- [Goal of the exercise]
Reproduce the rows starting at the line that contains "In this scene, of" and ending at the last of the rows, substituting "nearest" for "closest" and leaving everything else unchanged.

-- BEGIN Exercise input --

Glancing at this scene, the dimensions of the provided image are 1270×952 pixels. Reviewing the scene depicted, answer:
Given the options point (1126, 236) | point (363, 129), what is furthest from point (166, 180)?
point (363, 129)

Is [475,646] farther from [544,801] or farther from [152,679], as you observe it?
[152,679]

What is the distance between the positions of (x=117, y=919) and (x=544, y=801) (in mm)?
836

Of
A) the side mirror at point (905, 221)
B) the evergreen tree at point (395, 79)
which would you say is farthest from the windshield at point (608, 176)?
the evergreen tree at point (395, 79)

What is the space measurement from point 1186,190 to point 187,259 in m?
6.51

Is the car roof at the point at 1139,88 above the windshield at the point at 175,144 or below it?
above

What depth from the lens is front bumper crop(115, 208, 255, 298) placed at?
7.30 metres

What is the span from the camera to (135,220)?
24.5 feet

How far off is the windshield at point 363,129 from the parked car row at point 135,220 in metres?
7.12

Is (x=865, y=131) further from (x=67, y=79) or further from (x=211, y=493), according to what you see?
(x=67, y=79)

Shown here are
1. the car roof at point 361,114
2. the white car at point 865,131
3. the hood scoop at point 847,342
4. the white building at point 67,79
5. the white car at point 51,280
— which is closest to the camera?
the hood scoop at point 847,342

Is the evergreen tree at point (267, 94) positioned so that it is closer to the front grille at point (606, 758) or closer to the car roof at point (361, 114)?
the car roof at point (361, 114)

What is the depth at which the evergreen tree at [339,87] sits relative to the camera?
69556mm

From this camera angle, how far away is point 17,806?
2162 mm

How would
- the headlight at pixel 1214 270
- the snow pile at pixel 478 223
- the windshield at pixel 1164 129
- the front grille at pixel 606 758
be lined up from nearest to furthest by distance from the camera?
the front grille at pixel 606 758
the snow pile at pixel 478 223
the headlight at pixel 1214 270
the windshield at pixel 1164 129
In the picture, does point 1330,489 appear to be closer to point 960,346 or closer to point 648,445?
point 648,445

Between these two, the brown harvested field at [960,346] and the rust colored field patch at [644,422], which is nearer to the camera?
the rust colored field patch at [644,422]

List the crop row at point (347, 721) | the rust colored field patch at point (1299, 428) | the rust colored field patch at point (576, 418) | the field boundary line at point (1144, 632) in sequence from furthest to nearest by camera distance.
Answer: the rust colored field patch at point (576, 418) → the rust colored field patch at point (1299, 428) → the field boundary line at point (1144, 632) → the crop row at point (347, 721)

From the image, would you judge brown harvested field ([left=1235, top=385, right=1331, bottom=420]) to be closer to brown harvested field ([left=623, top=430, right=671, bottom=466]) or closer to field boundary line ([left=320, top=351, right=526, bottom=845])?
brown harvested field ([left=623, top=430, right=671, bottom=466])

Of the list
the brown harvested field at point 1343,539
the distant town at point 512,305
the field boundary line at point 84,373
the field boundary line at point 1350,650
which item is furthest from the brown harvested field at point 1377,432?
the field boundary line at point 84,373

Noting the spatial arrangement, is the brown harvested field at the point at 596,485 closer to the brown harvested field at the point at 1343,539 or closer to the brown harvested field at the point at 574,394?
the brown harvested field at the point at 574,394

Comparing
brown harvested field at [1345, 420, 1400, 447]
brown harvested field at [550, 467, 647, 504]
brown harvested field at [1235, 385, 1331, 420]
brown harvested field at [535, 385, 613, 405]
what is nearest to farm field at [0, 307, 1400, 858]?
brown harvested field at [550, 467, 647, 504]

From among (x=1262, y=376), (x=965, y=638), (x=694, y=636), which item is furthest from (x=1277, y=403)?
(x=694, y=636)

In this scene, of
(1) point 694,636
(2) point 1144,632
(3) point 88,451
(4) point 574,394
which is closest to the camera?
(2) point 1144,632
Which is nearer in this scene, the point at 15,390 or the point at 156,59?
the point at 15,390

-- END Exercise input --

- [Task response]
In this scene, of
(1) point 694,636
(2) point 1144,632
(3) point 88,451
(4) point 574,394
which is nearest to the camera?
(2) point 1144,632
Which is nearer in this scene, the point at 15,390 or the point at 156,59?
the point at 15,390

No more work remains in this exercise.